REQUIREMENT
All of the data is to be set down again without any alteration.

MATERIAL PROVIDED
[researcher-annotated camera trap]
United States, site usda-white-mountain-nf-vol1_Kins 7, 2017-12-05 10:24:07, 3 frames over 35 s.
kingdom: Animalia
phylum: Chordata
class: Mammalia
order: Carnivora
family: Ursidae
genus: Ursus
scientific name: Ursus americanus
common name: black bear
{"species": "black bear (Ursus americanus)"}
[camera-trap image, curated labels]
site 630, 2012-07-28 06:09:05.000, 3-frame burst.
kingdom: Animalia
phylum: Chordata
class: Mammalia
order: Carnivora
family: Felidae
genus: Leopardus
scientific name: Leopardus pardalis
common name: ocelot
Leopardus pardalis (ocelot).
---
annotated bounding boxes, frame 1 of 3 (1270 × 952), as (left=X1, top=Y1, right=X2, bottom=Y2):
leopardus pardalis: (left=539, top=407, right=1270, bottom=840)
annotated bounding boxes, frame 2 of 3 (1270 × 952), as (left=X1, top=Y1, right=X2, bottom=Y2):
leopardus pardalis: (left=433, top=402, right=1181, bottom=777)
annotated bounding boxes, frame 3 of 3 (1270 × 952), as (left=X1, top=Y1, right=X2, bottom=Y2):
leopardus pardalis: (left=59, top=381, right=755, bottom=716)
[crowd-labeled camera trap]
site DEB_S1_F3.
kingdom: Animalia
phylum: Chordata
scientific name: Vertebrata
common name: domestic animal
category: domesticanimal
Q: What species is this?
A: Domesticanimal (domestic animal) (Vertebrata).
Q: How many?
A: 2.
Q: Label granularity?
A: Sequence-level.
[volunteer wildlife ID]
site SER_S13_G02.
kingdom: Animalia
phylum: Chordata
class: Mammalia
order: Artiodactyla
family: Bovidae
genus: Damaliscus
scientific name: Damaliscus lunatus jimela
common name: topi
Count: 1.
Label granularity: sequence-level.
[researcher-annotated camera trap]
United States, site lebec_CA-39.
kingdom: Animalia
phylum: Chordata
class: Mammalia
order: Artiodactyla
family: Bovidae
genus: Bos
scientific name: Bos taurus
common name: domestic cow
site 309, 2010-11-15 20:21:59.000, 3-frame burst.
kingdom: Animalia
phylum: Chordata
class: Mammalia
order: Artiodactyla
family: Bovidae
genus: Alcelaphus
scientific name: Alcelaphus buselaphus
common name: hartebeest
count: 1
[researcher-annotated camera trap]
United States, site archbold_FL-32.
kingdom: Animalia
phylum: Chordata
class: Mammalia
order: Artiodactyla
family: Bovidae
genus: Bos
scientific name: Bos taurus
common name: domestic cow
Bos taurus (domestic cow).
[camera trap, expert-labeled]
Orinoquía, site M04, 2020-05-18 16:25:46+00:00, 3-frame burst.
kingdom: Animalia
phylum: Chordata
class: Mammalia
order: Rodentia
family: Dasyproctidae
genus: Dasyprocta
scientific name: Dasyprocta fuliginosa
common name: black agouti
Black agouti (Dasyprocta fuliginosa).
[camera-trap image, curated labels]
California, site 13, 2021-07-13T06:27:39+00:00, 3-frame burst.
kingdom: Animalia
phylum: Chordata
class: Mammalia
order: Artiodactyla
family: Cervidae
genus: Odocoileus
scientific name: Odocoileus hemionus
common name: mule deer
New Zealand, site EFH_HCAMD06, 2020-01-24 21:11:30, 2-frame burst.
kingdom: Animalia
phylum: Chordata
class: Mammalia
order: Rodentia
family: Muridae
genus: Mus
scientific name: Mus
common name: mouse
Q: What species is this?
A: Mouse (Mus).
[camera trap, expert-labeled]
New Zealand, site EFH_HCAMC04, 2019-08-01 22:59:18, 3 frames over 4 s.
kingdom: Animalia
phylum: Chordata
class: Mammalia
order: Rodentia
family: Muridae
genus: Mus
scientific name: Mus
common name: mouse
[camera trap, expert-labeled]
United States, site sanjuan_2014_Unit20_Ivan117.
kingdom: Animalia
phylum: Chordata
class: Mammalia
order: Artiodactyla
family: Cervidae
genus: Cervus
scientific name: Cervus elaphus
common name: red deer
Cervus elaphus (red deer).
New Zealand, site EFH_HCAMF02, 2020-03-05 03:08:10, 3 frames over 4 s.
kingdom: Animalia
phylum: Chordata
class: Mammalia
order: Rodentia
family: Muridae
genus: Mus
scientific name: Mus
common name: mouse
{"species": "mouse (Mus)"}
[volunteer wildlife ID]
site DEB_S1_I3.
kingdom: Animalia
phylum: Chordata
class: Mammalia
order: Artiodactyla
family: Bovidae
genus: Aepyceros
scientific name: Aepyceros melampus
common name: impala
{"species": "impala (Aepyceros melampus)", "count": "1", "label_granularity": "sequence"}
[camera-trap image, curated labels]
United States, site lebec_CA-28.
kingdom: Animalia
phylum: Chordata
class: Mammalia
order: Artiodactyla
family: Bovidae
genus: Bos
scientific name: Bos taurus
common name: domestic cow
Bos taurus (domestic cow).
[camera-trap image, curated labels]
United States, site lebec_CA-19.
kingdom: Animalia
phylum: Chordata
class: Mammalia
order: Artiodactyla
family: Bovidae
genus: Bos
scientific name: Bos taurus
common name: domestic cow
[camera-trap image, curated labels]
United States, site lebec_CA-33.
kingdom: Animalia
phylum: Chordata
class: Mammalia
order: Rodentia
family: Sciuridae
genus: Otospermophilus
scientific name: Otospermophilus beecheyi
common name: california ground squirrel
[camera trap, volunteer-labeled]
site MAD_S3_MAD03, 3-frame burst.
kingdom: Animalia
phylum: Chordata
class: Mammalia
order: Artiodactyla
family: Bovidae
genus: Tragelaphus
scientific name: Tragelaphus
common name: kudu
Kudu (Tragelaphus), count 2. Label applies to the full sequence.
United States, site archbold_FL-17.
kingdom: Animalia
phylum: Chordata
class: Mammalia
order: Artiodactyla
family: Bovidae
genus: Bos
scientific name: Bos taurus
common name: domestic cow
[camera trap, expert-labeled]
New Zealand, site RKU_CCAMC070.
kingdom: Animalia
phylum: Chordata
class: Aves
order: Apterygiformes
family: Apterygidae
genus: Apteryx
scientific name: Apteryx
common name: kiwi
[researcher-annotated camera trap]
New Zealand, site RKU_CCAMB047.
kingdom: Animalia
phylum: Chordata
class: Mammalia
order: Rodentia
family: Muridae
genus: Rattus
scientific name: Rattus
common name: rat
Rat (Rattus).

OUTPUT BELOW
[researcher-annotated camera trap]
United States, site usda-white-mountain-nf-vol1_Kins 7, 2017-12-05 10:24:07, 3 frames over 35 s.
kingdom: Animalia
phylum: Chordata
class: Mammalia
order: Carnivora
family: Ursidae
genus: Ursus
scientific name: Ursus americanus
common name: black bear
{"species": "black bear (Ursus americanus)"}
[camera-trap image, curated labels]
site 630, 2012-07-28 06:09:05.000, 3-frame burst.
kingdom: Animalia
phylum: Chordata
class: Mammalia
order: Carnivora
family: Felidae
genus: Leopardus
scientific name: Leopardus pardalis
common name: ocelot
Leopardus pardalis (ocelot).
---
annotated bounding boxes, frame 1 of 3 (1270 × 952), as (left=X1, top=Y1, right=X2, bottom=Y2):
leopardus pardalis: (left=539, top=407, right=1270, bottom=840)
annotated bounding boxes, frame 2 of 3 (1270 × 952), as (left=X1, top=Y1, right=X2, bottom=Y2):
leopardus pardalis: (left=433, top=402, right=1181, bottom=777)
annotated bounding boxes, frame 3 of 3 (1270 × 952), as (left=X1, top=Y1, right=X2, bottom=Y2):
leopardus pardalis: (left=59, top=381, right=755, bottom=716)
[crowd-labeled camera trap]
site DEB_S1_F3.
kingdom: Animalia
phylum: Chordata
scientific name: Vertebrata
common name: domestic animal
category: domesticanimal
Q: What species is this?
A: Domesticanimal (domestic animal) (Vertebrata).
Q: How many?
A: 2.
Q: Label granularity?
A: Sequence-level.
[volunteer wildlife ID]
site SER_S13_G02.
kingdom: Animalia
phylum: Chordata
class: Mammalia
order: Artiodactyla
family: Bovidae
genus: Damaliscus
scientific name: Damaliscus lunatus jimela
common name: topi
Count: 1.
Label granularity: sequence-level.
[researcher-annotated camera trap]
United States, site lebec_CA-39.
kingdom: Animalia
phylum: Chordata
class: Mammalia
order: Artiodactyla
family: Bovidae
genus: Bos
scientific name: Bos taurus
common name: domestic cow
site 309, 2010-11-15 20:21:59.000, 3-frame burst.
kingdom: Animalia
phylum: Chordata
class: Mammalia
order: Artiodactyla
family: Bovidae
genus: Alcelaphus
scientific name: Alcelaphus buselaphus
common name: hartebeest
count: 1
[researcher-annotated camera trap]
United States, site archbold_FL-32.
kingdom: Animalia
phylum: Chordata
class: Mammalia
order: Artiodactyla
family: Bovidae
genus: Bos
scientific name: Bos taurus
common name: domestic cow
Bos taurus (domestic cow).
[camera trap, expert-labeled]
Orinoquía, site M04, 2020-05-18 16:25:46+00:00, 3-frame burst.
kingdom: Animalia
phylum: Chordata
class: Mammalia
order: Rodentia
family: Dasyproctidae
genus: Dasyprocta
scientific name: Dasyprocta fuliginosa
common name: black agouti
Black agouti (Dasyprocta fuliginosa).
[camera-trap image, curated labels]
California, site 13, 2021-07-13T06:27:39+00:00, 3-frame burst.
kingdom: Animalia
phylum: Chordata
class: Mammalia
order: Artiodactyla
family: Cervidae
genus: Odocoileus
scientific name: Odocoileus hemionus
common name: mule deer
New Zealand, site EFH_HCAMD06, 2020-01-24 21:11:30, 2-frame burst.
kingdom: Animalia
phylum: Chordata
class: Mammalia
order: Rodentia
family: Muridae
genus: Mus
scientific name: Mus
common name: mouse
Q: What species is this?
A: Mouse (Mus).
[camera trap, expert-labeled]
New Zealand, site EFH_HCAMC04, 2019-08-01 22:59:18, 3 frames over 4 s.
kingdom: Animalia
phylum: Chordata
class: Mammalia
order: Rodentia
family: Muridae
genus: Mus
scientific name: Mus
common name: mouse
[camera trap, expert-labeled]
United States, site sanjuan_2014_Unit20_Ivan117.
kingdom: Animalia
phylum: Chordata
class: Mammalia
order: Artiodactyla
family: Cervidae
genus: Cervus
scientific name: Cervus elaphus
common name: red deer
Cervus elaphus (red deer).
New Zealand, site EFH_HCAMF02, 2020-03-05 03:08:10, 3 frames over 4 s.
kingdom: Animalia
phylum: Chordata
class: Mammalia
order: Rodentia
family: Muridae
genus: Mus
scientific name: Mus
common name: mouse
{"species": "mouse (Mus)"}
[volunteer wildlife ID]
site DEB_S1_I3.
kingdom: Animalia
phylum: Chordata
class: Mammalia
order: Artiodactyla
family: Bovidae
genus: Aepyceros
scientific name: Aepyceros melampus
common name: impala
{"species": "impala (Aepyceros melampus)", "count": "1", "label_granularity": "sequence"}
[camera-trap image, curated labels]
United States, site lebec_CA-28.
kingdom: Animalia
phylum: Chordata
class: Mammalia
order: Artiodactyla
family: Bovidae
genus: Bos
scientific name: Bos taurus
common name: domestic cow
Bos taurus (domestic cow).
[camera-trap image, curated labels]
United States, site lebec_CA-19.
kingdom: Animalia
phylum: Chordata
class: Mammalia
order: Artiodactyla
family: Bovidae
genus: Bos
scientific name: Bos taurus
common name: domestic cow
[camera-trap image, curated labels]
United States, site lebec_CA-33.
kingdom: Animalia
phylum: Chordata
class: Mammalia
order: Rodentia
family: Sciuridae
genus: Otospermophilus
scientific name: Otospermophilus beecheyi
common name: california ground squirrel
[camera trap, volunteer-labeled]
site MAD_S3_MAD03, 3-frame burst.
kingdom: Animalia
phylum: Chordata
class: Mammalia
order: Artiodactyla
family: Bovidae
genus: Tragelaphus
scientific name: Tragelaphus
common name: kudu
Kudu (Tragelaphus), count 2. Label applies to the full sequence.
United States, site archbold_FL-17.
kingdom: Animalia
phylum: Chordata
class: Mammalia
order: Artiodactyla
family: Bovidae
genus: Bos
scientific name: Bos taurus
common name: domestic cow
[camera trap, expert-labeled]
New Zealand, site RKU_CCAMC070.
kingdom: Animalia
phylum: Chordata
class: Aves
order: Apterygiformes
family: Apterygidae
genus: Apteryx
scientific name: Apteryx
common name: kiwi
[researcher-annotated camera trap]
New Zealand, site RKU_CCAMB047.
kingdom: Animalia
phylum: Chordata
class: Mammalia
order: Rodentia
family: Muridae
genus: Rattus
scientific name: Rattus
common name: rat
Rat (Rattus).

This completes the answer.